The task -> Please copy every one of the records below word for word, with no changes.

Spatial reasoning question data
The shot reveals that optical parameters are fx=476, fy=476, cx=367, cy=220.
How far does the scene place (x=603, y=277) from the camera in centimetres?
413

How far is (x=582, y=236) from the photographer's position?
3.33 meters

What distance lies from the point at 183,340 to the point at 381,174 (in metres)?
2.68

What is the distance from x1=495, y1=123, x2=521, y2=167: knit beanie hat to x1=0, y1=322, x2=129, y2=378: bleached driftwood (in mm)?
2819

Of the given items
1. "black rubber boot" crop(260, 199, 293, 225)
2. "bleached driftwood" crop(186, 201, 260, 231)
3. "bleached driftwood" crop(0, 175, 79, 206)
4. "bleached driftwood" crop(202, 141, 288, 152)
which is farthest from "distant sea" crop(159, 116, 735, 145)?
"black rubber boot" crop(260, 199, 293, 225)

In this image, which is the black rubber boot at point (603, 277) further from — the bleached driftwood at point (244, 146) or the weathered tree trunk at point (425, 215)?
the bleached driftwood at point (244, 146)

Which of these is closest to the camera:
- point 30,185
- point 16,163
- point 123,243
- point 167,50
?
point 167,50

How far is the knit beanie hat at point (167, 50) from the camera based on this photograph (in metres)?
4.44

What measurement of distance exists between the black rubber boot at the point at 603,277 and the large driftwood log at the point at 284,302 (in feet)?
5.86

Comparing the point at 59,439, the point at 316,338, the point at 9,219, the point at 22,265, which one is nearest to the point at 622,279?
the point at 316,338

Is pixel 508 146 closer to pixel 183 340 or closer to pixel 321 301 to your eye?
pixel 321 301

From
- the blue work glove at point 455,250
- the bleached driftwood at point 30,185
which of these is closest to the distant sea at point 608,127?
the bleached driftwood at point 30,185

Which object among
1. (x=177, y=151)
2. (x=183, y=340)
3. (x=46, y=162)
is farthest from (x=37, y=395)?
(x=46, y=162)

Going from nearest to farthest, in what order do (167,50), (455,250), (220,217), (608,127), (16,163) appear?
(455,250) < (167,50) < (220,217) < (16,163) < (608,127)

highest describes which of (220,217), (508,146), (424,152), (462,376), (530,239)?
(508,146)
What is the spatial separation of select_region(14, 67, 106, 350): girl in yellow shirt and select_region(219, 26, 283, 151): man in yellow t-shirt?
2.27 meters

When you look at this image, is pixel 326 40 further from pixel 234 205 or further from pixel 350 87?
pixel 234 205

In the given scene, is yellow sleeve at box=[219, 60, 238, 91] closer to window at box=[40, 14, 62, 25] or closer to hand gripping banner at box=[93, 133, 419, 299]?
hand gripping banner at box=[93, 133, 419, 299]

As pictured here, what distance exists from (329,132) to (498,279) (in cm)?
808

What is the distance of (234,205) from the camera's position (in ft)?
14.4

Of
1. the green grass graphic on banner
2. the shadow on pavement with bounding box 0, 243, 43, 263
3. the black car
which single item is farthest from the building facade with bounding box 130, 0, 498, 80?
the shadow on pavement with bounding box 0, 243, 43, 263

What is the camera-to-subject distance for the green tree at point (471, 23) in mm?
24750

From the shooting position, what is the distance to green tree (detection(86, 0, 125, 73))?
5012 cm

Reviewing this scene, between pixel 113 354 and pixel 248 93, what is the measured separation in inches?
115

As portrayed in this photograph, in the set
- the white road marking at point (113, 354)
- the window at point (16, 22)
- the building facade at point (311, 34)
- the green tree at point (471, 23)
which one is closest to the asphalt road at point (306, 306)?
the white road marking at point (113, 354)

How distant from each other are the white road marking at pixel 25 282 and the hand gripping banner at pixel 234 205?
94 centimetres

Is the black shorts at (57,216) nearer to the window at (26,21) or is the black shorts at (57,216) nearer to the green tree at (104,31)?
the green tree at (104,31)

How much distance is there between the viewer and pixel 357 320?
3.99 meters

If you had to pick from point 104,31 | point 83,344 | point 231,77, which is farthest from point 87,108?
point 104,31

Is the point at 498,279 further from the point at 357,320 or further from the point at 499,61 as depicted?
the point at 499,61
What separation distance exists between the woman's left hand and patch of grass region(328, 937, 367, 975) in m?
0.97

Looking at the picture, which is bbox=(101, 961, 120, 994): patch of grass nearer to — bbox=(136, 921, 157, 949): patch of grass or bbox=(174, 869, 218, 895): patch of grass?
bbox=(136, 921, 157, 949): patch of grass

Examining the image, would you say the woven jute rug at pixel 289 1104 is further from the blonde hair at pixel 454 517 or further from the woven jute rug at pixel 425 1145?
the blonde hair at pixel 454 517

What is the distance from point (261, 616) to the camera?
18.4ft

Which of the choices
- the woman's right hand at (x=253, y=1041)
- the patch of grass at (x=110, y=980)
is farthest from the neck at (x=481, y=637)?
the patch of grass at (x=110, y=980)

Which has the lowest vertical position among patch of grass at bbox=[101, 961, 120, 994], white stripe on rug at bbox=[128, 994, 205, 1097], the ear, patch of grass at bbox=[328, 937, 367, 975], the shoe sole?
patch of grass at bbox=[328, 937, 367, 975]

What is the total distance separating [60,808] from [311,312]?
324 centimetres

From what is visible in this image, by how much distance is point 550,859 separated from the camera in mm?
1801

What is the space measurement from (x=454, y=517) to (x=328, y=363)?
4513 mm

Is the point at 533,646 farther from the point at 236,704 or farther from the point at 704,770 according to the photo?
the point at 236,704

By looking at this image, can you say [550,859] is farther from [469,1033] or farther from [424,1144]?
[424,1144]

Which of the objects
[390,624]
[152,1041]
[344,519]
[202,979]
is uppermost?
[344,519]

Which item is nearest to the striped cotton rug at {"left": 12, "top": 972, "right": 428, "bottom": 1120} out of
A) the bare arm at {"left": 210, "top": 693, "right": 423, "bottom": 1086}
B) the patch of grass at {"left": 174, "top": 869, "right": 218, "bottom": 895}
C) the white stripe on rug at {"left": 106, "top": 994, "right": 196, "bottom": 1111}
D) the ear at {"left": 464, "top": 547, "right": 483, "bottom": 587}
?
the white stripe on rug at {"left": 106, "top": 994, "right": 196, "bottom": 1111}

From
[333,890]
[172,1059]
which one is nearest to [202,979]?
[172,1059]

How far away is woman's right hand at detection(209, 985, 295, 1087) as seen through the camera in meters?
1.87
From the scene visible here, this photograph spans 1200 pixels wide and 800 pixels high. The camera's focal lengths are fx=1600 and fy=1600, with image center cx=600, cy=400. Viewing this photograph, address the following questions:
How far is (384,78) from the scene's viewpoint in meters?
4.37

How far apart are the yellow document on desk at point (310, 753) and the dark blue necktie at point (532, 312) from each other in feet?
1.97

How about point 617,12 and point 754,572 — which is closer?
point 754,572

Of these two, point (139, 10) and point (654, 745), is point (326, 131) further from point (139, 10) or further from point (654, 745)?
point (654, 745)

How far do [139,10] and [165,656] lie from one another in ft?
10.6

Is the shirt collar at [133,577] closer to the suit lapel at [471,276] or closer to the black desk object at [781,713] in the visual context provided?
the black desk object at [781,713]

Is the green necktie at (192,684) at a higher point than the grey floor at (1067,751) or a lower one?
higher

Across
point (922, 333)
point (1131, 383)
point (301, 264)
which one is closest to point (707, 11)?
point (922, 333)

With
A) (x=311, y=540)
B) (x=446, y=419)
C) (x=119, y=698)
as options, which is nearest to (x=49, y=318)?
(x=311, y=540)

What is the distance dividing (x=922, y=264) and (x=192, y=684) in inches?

Answer to this exercise ->
The shot reveals that optical parameters are fx=476, fy=476, cx=367, cy=220.
How far does the scene place (x=603, y=277) from the camera in centimetres?
413

How far is (x=582, y=236) from the photographer's position?
3.33 meters

What distance lies from the point at 183,340 to the point at 381,174 (in metres)?
2.68

What is the distance from x1=495, y1=123, x2=521, y2=167: knit beanie hat to x1=0, y1=322, x2=129, y2=378: bleached driftwood (in mm)?
2819

Of the given items
1. "black rubber boot" crop(260, 199, 293, 225)
2. "bleached driftwood" crop(186, 201, 260, 231)
3. "bleached driftwood" crop(0, 175, 79, 206)
4. "bleached driftwood" crop(202, 141, 288, 152)
which is farthest from "distant sea" crop(159, 116, 735, 145)?
"black rubber boot" crop(260, 199, 293, 225)

In this image, which is the black rubber boot at point (603, 277) further from — the bleached driftwood at point (244, 146) or the weathered tree trunk at point (425, 215)?
the bleached driftwood at point (244, 146)

Which of these is closest to the camera:
- point 30,185
- point 16,163
- point 123,243
- point 167,50
?
point 167,50

How far is the knit beanie hat at point (167, 50) from the camera based on this photograph (in metres)?
4.44

What measurement of distance exists between the black rubber boot at the point at 603,277 and the large driftwood log at the point at 284,302 (in feet)?
5.86

Comparing the point at 59,439, the point at 316,338, the point at 9,219, the point at 22,265, which one is nearest to the point at 622,279?
the point at 316,338

Is pixel 508 146 closer to pixel 183 340 or closer to pixel 321 301 to your eye?
pixel 321 301

From
- the blue work glove at point 455,250
- the bleached driftwood at point 30,185
which of these is closest to the distant sea at point 608,127?
the bleached driftwood at point 30,185

Which object among
1. (x=177, y=151)
2. (x=183, y=340)
3. (x=46, y=162)
is farthest from (x=37, y=395)?
(x=46, y=162)

Going from nearest to farthest, in what order do (167,50), (455,250), (220,217), (608,127), (16,163) appear?
(455,250) < (167,50) < (220,217) < (16,163) < (608,127)

highest describes which of (220,217), (508,146), (424,152), (462,376), (530,239)?
(508,146)
What is the spatial separation of select_region(14, 67, 106, 350): girl in yellow shirt and select_region(219, 26, 283, 151): man in yellow t-shirt?
2.27 meters

When you look at this image, is pixel 326 40 further from pixel 234 205 or further from pixel 350 87?
pixel 234 205

In the given scene, is yellow sleeve at box=[219, 60, 238, 91] closer to window at box=[40, 14, 62, 25] or closer to hand gripping banner at box=[93, 133, 419, 299]?
hand gripping banner at box=[93, 133, 419, 299]

As pictured here, what distance exists from (329,132) to (498,279) (in cm)?
808

What is the distance of (234,205) from the camera's position (in ft)?
14.4

Of
1. the green grass graphic on banner
2. the shadow on pavement with bounding box 0, 243, 43, 263
3. the black car
which single item is farthest from the building facade with bounding box 130, 0, 498, 80?
the shadow on pavement with bounding box 0, 243, 43, 263

What is the camera-to-subject distance for the green tree at point (471, 23) in mm?
24750

From the shooting position, what is the distance to green tree (detection(86, 0, 125, 73))?
5012 cm

Reviewing this scene, between pixel 113 354 and pixel 248 93, what is the measured separation in inches?
115

As portrayed in this photograph, in the set
- the white road marking at point (113, 354)
- the window at point (16, 22)
- the building facade at point (311, 34)
- the green tree at point (471, 23)
which one is closest to the asphalt road at point (306, 306)?
the white road marking at point (113, 354)

How distant from each other are the white road marking at pixel 25 282 and the hand gripping banner at pixel 234 205?
94 centimetres

Is the black shorts at (57,216) nearer to the window at (26,21) or is the black shorts at (57,216) nearer to the green tree at (104,31)?
the green tree at (104,31)

How much distance is there between the viewer and pixel 357 320?
3.99 meters

If you had to pick from point 104,31 | point 83,344 | point 231,77, which is farthest from point 87,108?
point 104,31

Is the point at 498,279 further from the point at 357,320 or further from the point at 499,61 as depicted?
the point at 499,61
What separation distance exists between the woman's left hand and patch of grass region(328, 937, 367, 975) in m?
0.97

Looking at the picture, which is bbox=(101, 961, 120, 994): patch of grass nearer to — bbox=(136, 921, 157, 949): patch of grass or bbox=(174, 869, 218, 895): patch of grass?
bbox=(136, 921, 157, 949): patch of grass

Examining the image, would you say the woven jute rug at pixel 289 1104 is further from the blonde hair at pixel 454 517 or further from the woven jute rug at pixel 425 1145?
the blonde hair at pixel 454 517

What is the distance from point (261, 616) to the camera?
18.4ft

Which of the choices
- the woman's right hand at (x=253, y=1041)
- the patch of grass at (x=110, y=980)
is farthest from the neck at (x=481, y=637)?
the patch of grass at (x=110, y=980)

Which has the lowest vertical position among patch of grass at bbox=[101, 961, 120, 994], white stripe on rug at bbox=[128, 994, 205, 1097], the ear, patch of grass at bbox=[328, 937, 367, 975], the shoe sole?
patch of grass at bbox=[328, 937, 367, 975]

What is the total distance separating [60,808] from [311,312]?
324 centimetres

From what is visible in this image, by how much distance is point 550,859 separated from the camera in mm?
1801

What is the space measurement from (x=454, y=517) to (x=328, y=363)?
4513 mm

Is the point at 533,646 farther from the point at 236,704 or farther from the point at 704,770 according to the photo?
the point at 236,704

By looking at this image, can you say [550,859] is farther from [469,1033] or farther from [424,1144]?
[424,1144]

Which of the objects
[390,624]
[152,1041]
[344,519]
[202,979]
is uppermost?
[344,519]

Which item is nearest to the striped cotton rug at {"left": 12, "top": 972, "right": 428, "bottom": 1120} out of
A) the bare arm at {"left": 210, "top": 693, "right": 423, "bottom": 1086}
B) the patch of grass at {"left": 174, "top": 869, "right": 218, "bottom": 895}
C) the white stripe on rug at {"left": 106, "top": 994, "right": 196, "bottom": 1111}
D) the ear at {"left": 464, "top": 547, "right": 483, "bottom": 587}
?
the white stripe on rug at {"left": 106, "top": 994, "right": 196, "bottom": 1111}

From
[333,890]
[172,1059]
which one is nearest to [202,979]?
[172,1059]

How far away is woman's right hand at detection(209, 985, 295, 1087) as seen through the camera in meters?
1.87
From the scene visible here, this photograph spans 1200 pixels wide and 800 pixels high. The camera's focal lengths are fx=1600 and fy=1600, with image center cx=600, cy=400. Viewing this photograph, address the following questions:
How far is (384,78) from the scene's viewpoint in meters?
4.37

How far apart are the yellow document on desk at point (310, 753) and the dark blue necktie at point (532, 312) from each other in feet?
1.97

How about point 617,12 and point 754,572 — which is closer?
point 754,572

Of these two, point (139, 10) and point (654, 745), is point (326, 131) further from point (139, 10) or further from point (654, 745)?
point (654, 745)

How far do [139,10] and [165,656] lie from one another in ft?
10.6

Is the shirt collar at [133,577] closer to the suit lapel at [471,276] or closer to the black desk object at [781,713] in the visual context provided?
the black desk object at [781,713]

Is the green necktie at (192,684) at a higher point than the grey floor at (1067,751) or a lower one?
higher

Across
point (922, 333)
point (1131, 383)
point (301, 264)
which one is closest to point (707, 11)?
point (922, 333)

With
A) (x=311, y=540)
B) (x=446, y=419)
C) (x=119, y=698)
as options, which is nearest to (x=49, y=318)?
(x=311, y=540)

What is the distance dividing (x=922, y=264) and (x=192, y=684) in inches?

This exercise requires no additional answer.